## REQUESTS
1. In the blog post on ebook agency pricing, restate the paragraph that opens "Every time Amanda talked about it" as a short bulleted list, keeping its main facts.
2. Answer these from the blog post on ebook agency pricing:
(a) Who sent the Department of Justice the letter about the antitrust suit, and what positions does that person hold?
(b) What price had Amazon promised for ebook editions of new bestselling hardcovers, and what did most of them rise to under agency pricing?
(c) Who fisked the letter?
3. Pick up the blog post on ebook agency pricing after its final sentence and continue it.
=== DOCUMENT ===
Every time Amanda talked about it, someone came up with the talking point that “it didn’t matter” and “it didn’t hurt anyone.”  This puzzled us because on the face of it, agency pricing hurt quite a lot.  It hurt readers, who had to pay more for a book they wanted than they would have, had the free market been allowed to operate.  It hurt publishers, who sold fewer books because some people simply refuse to pay that much for what is essentially a license to carry the book on one, or a limited number of e-readers.  It hurt authors (at least it would, if publishers in most cases didn’t calculate ebook royalty by guess and by golly) because they made less money.  (This is not in dispute.  Publishers say everywhere the agency model means they’ve made less money.)

More importantly, Amanda said the law – unjust or not – is the law and price fixing is against the law, period.

 BUT the talking point still puzzled us.  How they’d even come up with that gem made no sense to us (or probably ninety percent of human beings.)  And then, as I said, a friend sent me that link.  The link was about a letter Simon Lipskar, agent and board member of the Association of Authors’ Representatives, sent to the Department of Justice regarding the antitrust suit filed by the DOJ against Apple and five large publishers alleging the group colluded to fix prices on ebooks.

 Joe Konrath, long may his beard grow, fisked the letter here.  Also linked was another column by Konrath – a letter by a publishing insider.  And that is what caused this blog post, because it FINALLY explained what they meant by “but it doesn’t hurt anyone.” 

This is the money shot: 2.  One Book Is Pretty Much The Same As Any Other.  Lipskar acknowledges, as he must, that the prices of New York Times bestselling books went up following the simultaneous industry-wide imposition of agency pricing (“prices for a limited number of titles published by these publishers increased, i.e. those ebooks that were digital editions of newly released bestselling hardcover titles.  Amazon had quite explicitly promised its consumers that these titles would be available at $9.99, and with the switch to agency pricing, these titles did indeed increase in price, mostly to $12.99”).  But, he claims, these higher prices couldn’t hurt anyone because the prices of other books decreased (“No Price Increase for Non-Bestselling Titles”).

Okay, got that?  (Beyond the fact that yes, they increased the price of non-bestselling books or else some of my books are REALLY selling beyond statements, but we’ll leave it at that.)  ONE BOOK IS JUST LIKE ANOTHER.

Look, guys, I’ve been in this field forever, and I have the bruises to prove it, but the thing about shocks me to my core.

We’ve long known that publishing execs weren’t readers.  But NOW, now, we have proof they’re not only not readers, they’re insane, or possibly an alien life form.
=== EXCERPTED RECORDS ===
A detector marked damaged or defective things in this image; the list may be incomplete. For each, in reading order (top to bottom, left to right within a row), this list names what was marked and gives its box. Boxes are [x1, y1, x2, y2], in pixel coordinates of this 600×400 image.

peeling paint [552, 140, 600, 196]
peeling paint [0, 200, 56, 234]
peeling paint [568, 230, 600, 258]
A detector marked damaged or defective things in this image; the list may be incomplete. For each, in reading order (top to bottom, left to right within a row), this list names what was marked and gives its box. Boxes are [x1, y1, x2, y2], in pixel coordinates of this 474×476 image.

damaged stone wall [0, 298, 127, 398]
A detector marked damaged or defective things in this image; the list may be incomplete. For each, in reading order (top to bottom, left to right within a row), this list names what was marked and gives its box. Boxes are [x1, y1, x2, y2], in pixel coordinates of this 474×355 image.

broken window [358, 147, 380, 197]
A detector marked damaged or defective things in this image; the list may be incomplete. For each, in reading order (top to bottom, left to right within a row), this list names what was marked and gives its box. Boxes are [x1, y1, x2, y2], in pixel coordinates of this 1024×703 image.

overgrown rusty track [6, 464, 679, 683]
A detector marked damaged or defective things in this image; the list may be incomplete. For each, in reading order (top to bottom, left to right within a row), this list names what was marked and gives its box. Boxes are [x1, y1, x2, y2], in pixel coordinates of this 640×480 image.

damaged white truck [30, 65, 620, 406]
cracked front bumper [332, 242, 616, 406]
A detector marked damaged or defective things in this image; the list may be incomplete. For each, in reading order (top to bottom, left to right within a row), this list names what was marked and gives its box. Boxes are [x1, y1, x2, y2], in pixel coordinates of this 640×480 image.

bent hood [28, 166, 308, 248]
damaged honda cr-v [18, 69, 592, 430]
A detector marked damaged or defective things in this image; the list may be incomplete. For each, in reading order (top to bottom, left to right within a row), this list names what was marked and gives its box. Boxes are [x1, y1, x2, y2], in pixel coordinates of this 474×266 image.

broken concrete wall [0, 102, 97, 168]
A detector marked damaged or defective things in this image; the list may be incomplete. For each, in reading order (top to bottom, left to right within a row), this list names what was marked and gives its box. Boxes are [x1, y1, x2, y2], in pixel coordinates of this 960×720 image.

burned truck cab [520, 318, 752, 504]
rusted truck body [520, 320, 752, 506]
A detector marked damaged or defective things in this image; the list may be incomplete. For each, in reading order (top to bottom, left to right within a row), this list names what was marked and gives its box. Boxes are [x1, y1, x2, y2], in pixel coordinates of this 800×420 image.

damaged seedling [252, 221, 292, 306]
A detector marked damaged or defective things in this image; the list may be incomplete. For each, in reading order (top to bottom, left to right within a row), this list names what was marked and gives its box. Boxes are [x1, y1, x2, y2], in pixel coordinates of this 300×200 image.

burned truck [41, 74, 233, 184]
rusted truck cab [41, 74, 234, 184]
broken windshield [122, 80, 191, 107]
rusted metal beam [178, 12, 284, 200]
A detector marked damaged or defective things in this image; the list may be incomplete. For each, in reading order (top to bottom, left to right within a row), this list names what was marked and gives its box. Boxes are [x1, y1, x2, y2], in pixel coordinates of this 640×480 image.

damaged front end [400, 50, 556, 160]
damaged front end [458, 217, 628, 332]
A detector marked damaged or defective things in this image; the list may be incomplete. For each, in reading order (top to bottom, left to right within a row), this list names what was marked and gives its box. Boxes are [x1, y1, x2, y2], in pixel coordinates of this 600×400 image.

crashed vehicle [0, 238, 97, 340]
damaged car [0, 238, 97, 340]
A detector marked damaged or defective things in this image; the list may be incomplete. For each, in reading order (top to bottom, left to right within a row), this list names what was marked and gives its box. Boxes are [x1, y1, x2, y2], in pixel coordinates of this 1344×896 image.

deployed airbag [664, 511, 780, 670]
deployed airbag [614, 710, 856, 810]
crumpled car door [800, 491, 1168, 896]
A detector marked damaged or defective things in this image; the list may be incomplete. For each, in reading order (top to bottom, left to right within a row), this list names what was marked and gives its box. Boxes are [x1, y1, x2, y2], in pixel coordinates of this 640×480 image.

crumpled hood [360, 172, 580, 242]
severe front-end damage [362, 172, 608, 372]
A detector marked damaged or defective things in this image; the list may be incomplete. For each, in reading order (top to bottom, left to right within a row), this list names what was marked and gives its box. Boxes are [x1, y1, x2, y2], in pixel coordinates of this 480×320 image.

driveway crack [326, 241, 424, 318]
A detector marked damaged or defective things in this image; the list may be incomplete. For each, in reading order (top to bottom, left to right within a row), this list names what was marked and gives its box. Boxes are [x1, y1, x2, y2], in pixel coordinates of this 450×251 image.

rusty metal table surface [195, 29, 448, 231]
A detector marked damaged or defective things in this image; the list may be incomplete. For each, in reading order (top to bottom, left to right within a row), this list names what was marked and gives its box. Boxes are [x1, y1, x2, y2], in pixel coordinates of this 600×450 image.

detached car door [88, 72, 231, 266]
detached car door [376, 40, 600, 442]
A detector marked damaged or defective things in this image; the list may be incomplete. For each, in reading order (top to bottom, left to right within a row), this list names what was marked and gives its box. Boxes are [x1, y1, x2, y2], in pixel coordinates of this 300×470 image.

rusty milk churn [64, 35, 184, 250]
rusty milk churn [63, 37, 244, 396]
===
## EXPECTED RESPONSES
1.
- Whenever Amanda raised the subject, someone answered that agency pricing "didn't matter" and "didn't hurt anyone," which puzzled the writers.
- Readers were hurt because they paid more for books than a free market would have charged.
- Publishers were hurt because they sold fewer books. Some people refuse to pay that much for what is essentially a license to carry a book on one or a few e-readers.
- Authors were hurt, or would be if ebook royalties weren't mostly calculated "by guess and by golly," because they earned less.
- Publishers themselves say the agency model has meant less money for them.

2.
(a) Simon Lipskar, an agent and a board member of the Association of Authors' Representatives.
(b) Amazon had promised $9.99, and most rose to $12.99.
(c) Joe Konrath.

3.
 What they’re saying above is that if you’re a fan, say, of Nora Roberts, you’ll be just as happy with a book by Terry Pratchett.  If you’re a fan of Jonah Goldberg, you’ll be equally pleased with a book by Michael Moore.  If you’re a fan of Robert A. Heinlein, you’ll simply adore a random book with “SF” on the cover.

Got that?  Books are fungible, which means they are interchangeable.  You want to read Shadow Warriors by Tom Clancy and we don’t have it?  No problem, we have If you Give A Mouse A Cookie.  It’s a book and it should make you just as happy.

 “Of course they don’t mean it to that extent,” you say.  “Are you out of your ever-loving mind, Sarah?”

 Okay, so they don’t mean that to THAT extent, to what extent do they meant it?  I can tell you to what extent they mean it.  They mean if you’re into a certain sub-genre of science fiction or fantasy or Romance or anything, you’ll be just as happy with a book which is more or less along the same lines.  Say, you’re a fan of Nora Roberts and her book is too expensive.  Well, you can buy this nice book by Julia Quinn (or, since JQ is also a bestseller, let’s use a made up name, like Mary Smith).  See, you have a book.  It has words and everything.  So, you – being an idiot child who is easily distracted – will be perfectly happy.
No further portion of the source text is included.